Weiner B, Perry R P, Magnusson J
Department of Psychology, University of California, Los Angeles 90024.
J Pers Soc Psychol. 1988 Nov;55(5):738-48. doi: 10.1037//0022-3514.55.5.738.
In two experiments, we examined the perceived controllability and stability of the causes of 10 stigmas. Guided by attribution theory, we also ascertained the affective reactions of pity and anger, helping judgments, and the efficacy of five intervention techniques. In the first study we found that physically based stigmas were perceived as onset-uncontrollable, and elicited pity, no anger, and judgments to help. On the other hand, mental-behavioral stigmas were perceived as onset-controllable, and elicited little pity, much anger, and judgments to neglect. In addition, physically based stigmas were perceived as stable, or irreversible, whereas mental-behavioral stigmas were generally considered unstable, or reversible. The perceived efficacy of disparate interventions was guided in part by beliefs about stigma stability. In the second study we manipulated perceptions of causal controllability. Attributional shifts resulted in changes in affective responses and behavioral judgments. However, attributional alteration was not equally possible for all the stigmas.

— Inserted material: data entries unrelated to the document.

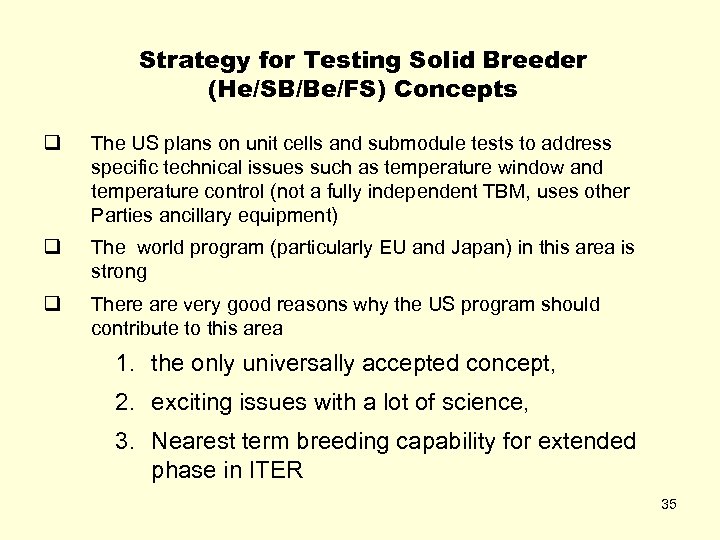 Strategy for Testing Solid Breeder (He/SB/Be/FS) Concepts

❑ The US plans on unit cells and submodule tests to address specific technical issues such as temperature window and temperature control (not a fully independent TBM, uses other Parties ancillary equipment)

❑ The world program (particularly EU and Japan) in this area is strong

❑ There are very good reasons why the US program should contribute to this area

1. the only universally accepted concept,
2. exciting issues with a lot of science,
3. Nearest term breeding capability for extended phase in ITER

35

在两项实验中,我们研究了10种污名成因的可感知可控性和稳定性。以归因理论为指导,我们还确定了怜悯和愤怒的情感反应、帮助判断以及五种干预技术的效果。在第一项研究中,我们发现基于身体的污名被认为发病不可控,会引发怜悯,不会引发愤怒,且会引发帮助的判断。另一方面,基于心理行为的污名被认为发病可控,引发的怜悯很少,愤怒很多,且会引发忽视的判断。此外,基于身体的污名被认为是稳定或不可逆转的,而基于心理行为的污名通常被认为是不稳定或可逆转的。对不同干预措施的可感知效果部分受污名稳定性信念的指导。在第二项研究中,我们操纵了对因果可控性的认知。归因转变导致情感反应和行为判断的变化。然而,并非所有污名都同样可能发生归因改变。